Meses depois soube que foi pega por policiais aqui na nossa cidade, pulou de uma ponte, estava com cocaína, voltou para cadeia. Me ligou da cadeia, me contava que não via a hora de sair... A ligação era péssima, tentei aconselhar como podia. Em 2020 ela saiu...Na verdade não era mais ela, era ele.. Voltou com a expressão masculina e usando nome masculino, dizia estar de saco cheio de ser alvo, que não suportava mais. Conversando com ele eu olhava um pouco espantado, o jeito, as gírias... Era outra pessoa.

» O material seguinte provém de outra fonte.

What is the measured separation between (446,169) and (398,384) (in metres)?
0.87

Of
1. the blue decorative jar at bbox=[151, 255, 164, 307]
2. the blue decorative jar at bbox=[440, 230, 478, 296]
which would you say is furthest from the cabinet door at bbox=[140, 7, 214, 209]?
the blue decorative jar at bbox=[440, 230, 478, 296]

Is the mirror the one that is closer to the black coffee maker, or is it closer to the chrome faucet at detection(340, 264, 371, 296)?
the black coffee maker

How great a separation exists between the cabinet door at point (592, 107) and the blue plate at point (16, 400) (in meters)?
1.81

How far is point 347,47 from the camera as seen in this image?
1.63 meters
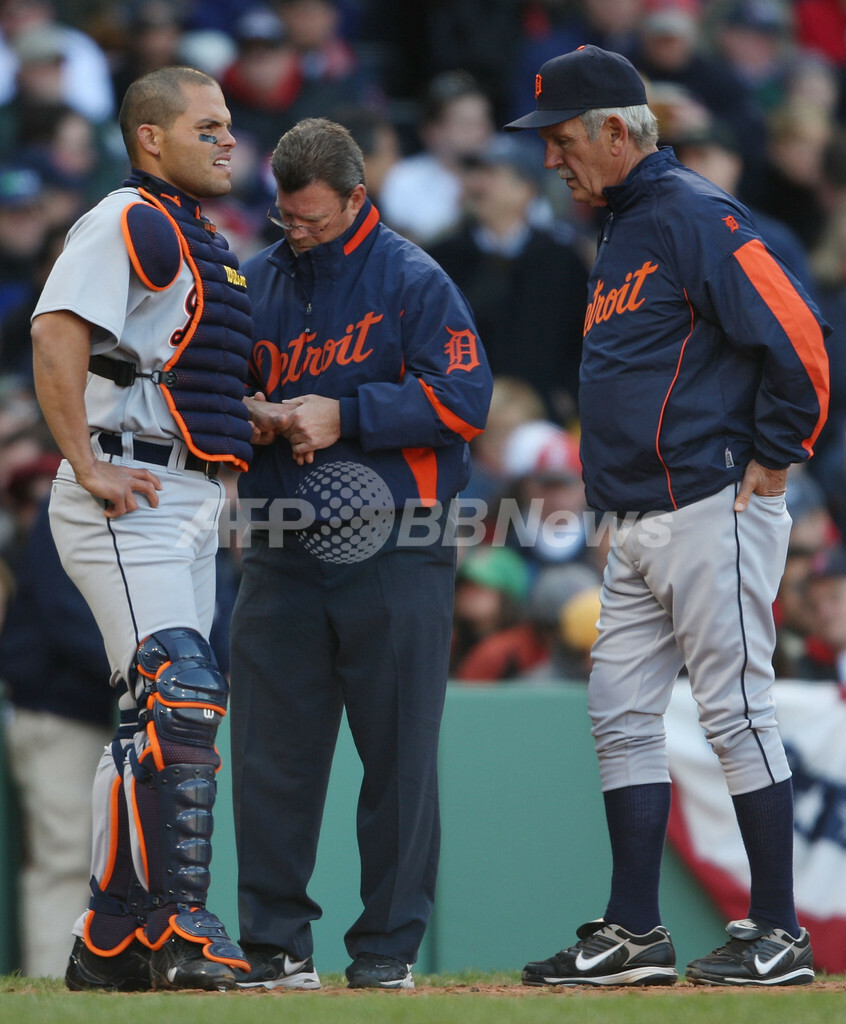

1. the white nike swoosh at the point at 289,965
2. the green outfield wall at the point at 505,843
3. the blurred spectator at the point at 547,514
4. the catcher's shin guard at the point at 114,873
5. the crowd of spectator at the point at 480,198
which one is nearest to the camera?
the catcher's shin guard at the point at 114,873

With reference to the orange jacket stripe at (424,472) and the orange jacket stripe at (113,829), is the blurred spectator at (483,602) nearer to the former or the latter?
the orange jacket stripe at (424,472)

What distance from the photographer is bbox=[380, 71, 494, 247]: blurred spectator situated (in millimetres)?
9367

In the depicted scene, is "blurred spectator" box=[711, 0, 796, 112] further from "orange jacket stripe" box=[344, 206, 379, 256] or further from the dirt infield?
the dirt infield

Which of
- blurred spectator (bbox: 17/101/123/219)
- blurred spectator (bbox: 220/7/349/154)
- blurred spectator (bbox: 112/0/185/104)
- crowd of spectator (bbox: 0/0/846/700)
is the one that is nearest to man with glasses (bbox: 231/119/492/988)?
crowd of spectator (bbox: 0/0/846/700)

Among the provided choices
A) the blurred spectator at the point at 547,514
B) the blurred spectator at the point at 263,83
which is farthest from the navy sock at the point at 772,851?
the blurred spectator at the point at 263,83

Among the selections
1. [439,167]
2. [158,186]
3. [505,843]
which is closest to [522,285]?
[439,167]

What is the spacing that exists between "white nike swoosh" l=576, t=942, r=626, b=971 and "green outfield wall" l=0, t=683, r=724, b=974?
1.73m

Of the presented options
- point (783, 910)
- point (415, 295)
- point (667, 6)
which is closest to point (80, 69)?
point (667, 6)

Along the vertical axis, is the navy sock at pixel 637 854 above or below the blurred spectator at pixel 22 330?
below

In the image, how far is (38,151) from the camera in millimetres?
9102

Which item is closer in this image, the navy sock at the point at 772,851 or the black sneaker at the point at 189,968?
the black sneaker at the point at 189,968

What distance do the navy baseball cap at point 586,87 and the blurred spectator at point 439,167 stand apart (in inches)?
189

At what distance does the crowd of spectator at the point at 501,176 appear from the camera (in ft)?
23.1

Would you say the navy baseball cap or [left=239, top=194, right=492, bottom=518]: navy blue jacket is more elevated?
the navy baseball cap
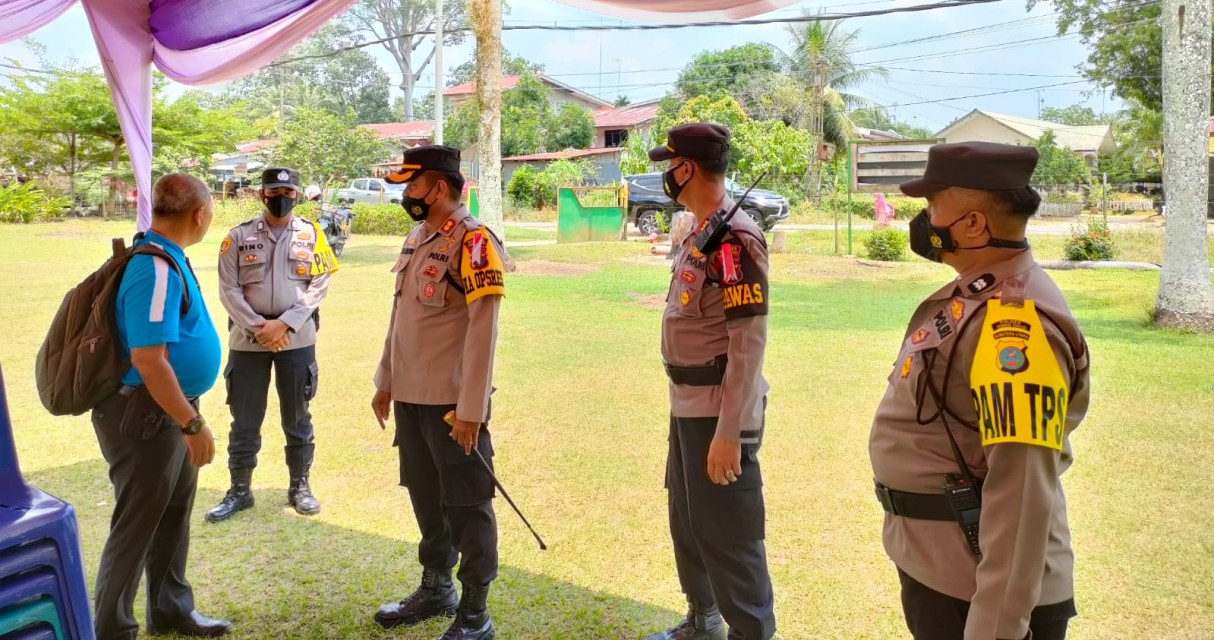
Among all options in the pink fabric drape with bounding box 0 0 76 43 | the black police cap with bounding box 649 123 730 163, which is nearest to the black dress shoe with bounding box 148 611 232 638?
the black police cap with bounding box 649 123 730 163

Ele contou que engravidou uma menina, que ela era prostitua, que o filho vivia largado e que ele tinha vontade de pegar. 

Ele voltou a morar com a mãe, já livre do álcool, mas vivia falando da dificuldade de se ressocializar, da falta de amigos, do fato de ninguém dá uma oportunidade, da vontade de fazer merda, do medo que tava de ir mensalmente no Rio assinar documento na casa de detenção e ficar. A mãe do seu filho vivia chamando pra ele ir pra lá, eles se prostituiam juntos.... A vida sexual da cadeia tbm deixou suas marcas, sentia falta da alta rotatividade e da variedades de homens. Encaminhei ele pro CREAS e tentei fortalecer o máximo que podia para não cair. 

Algum tempo depois ele conseguiu emprego de frentista num posto de gasolina, alugou uma quitinete, para morar próximo por que ficava num lugar um pouco ermo. Foi tomando gosto pela casa, por ter suas coisas... Reclamava apenas da solidão.... Queria namorar alguém, tinha vergonha do mamilo que cresceu em função de hormônio, sabia que além de preto e pobre carregava consigo o passado, isso com apenas 24 anos. As vezes fazia um programa, volta e meia se via tentado a fazer besteira, mas se manteve firme. Não retornou a igreja, mas resgatou um contato com a fé o que ajudou bastante. 

Depois de um tempo conseguiu um emprego de frentista na baixada através de uma prima... Alugou uma casa melhor, organizou seu espaço, comprou um notebook, fez vestibular para CEDERJ, está tirando carteira de motorista e por causa de uma bobagem acabou de ser demitido. Me ligou essa semana, ficamos um tempo no telefone, saiu do emprego anterior deixando portas abertas, discuti com eles estratégias para gerir o dinheiro da rescisão, terminar autoescola, retornar pra sua cidade e continuar nesse caminho. Ele tá sereno e eu fico aliviado, só me preocupando com essa solidão... Com os homens pseudo heteros que ele se dispõe a ficar, que leva pra tento de casa, que colocam ele numa situação de risco. Tenho medo do quanto o sistema carcerário ainda está dentro dele, embora ele esteja fora, mas nunca deixei de apostar nesse que um dia atribuiu a si a força de Dandara.